Selected text Start Marker
In the latest in a series on the North-South economic divide, BBC News Online looks at a pioneering attempt to plant the seeds of entrepreneurship in one of the UK's most deprived areas.
By Brian Wheeler
BBC News Online business reporter
Elliott Patterson is one of life's optimists.
As a small business adviser in Easington, County Durham, he has to be.
The former coal mining area, best known as the setting for the film Billy Elliott, is hardly a hotbed of entrepreneurial activity.
Easington Colliery is not a hotbed of entrepreneurial activity
Unemployment remains relatively high and the area currently has the highest level of long-term illness and general poor health in the UK, and the worst life expectancy at birth.
It also has the lowest percentage of people with degrees or professional qualifications, at 9%.
And despite having a population of close to 100,000, the collection of former mining villages only has one high street bank.
"There are more barriers in Easington certainly, but we still have people who want to do things. There is still a spirit of entrepreneurship," Mr Patterson tells BBC News Online.
Mr Patterson works for BizFizz, a pilot project set up just over a year ago by the government's small business service, to plant the seeds of entrepreneurship in areas of high unemployment.
The other pilot areas are Jarrow, on Tyneside, Thetford, in East Anglia, which has been hit by business closures, and Tuxford, in the East Midlands, another former mining area.
These are all places which, for one reason or another, have historically low levels of enterprise.
Easington's problem is that it has traditionally relied on one employer.
Selected text End Marker
Entries supplied Start Marker
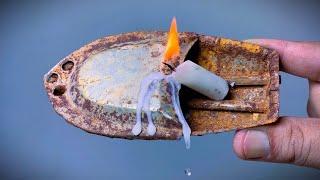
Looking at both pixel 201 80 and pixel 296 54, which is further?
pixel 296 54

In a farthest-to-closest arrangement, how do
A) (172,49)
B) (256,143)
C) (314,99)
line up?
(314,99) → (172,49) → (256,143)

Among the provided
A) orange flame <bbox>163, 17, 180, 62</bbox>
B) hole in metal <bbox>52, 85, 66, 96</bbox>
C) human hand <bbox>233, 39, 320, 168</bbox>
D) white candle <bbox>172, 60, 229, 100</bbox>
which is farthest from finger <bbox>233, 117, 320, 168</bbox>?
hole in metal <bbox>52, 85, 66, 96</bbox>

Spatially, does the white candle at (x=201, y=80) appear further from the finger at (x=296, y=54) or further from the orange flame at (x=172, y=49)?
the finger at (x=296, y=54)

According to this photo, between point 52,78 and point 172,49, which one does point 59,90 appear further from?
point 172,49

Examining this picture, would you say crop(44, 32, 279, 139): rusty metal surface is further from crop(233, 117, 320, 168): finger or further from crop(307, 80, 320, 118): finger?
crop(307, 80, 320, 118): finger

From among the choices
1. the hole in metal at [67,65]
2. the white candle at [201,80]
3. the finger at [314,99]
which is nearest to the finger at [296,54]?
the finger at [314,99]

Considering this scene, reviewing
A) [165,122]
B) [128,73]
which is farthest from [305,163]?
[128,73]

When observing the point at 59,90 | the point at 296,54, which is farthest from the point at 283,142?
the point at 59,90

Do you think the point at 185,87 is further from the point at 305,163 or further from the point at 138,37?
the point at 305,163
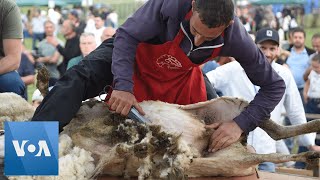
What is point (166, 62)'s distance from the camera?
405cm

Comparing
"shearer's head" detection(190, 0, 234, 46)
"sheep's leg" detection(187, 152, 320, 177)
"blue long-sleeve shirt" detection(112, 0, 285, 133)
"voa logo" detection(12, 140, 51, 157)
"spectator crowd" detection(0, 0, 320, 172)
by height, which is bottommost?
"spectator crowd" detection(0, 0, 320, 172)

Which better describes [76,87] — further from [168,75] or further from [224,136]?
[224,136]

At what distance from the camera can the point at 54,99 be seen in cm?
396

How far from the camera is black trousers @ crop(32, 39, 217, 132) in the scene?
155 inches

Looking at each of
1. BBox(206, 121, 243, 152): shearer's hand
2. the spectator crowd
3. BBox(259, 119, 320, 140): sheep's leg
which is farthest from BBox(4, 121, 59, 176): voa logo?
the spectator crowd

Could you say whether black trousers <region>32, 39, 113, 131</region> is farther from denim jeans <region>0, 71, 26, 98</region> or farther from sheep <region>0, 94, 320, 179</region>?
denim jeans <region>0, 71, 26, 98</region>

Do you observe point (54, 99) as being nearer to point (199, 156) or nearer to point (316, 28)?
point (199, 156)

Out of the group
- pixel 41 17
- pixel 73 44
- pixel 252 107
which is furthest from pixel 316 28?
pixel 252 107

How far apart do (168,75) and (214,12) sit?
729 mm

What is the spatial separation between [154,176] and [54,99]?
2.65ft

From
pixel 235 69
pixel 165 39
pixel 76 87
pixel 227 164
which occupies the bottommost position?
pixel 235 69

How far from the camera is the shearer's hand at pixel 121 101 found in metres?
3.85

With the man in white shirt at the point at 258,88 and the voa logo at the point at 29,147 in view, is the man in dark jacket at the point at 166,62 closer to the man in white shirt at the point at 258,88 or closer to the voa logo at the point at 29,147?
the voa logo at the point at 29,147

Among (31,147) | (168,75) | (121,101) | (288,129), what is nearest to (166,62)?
Entries supplied End Marker
In the article about Easington, what share of people there hold degrees or professional qualifications?

▸ Result for this exercise
9%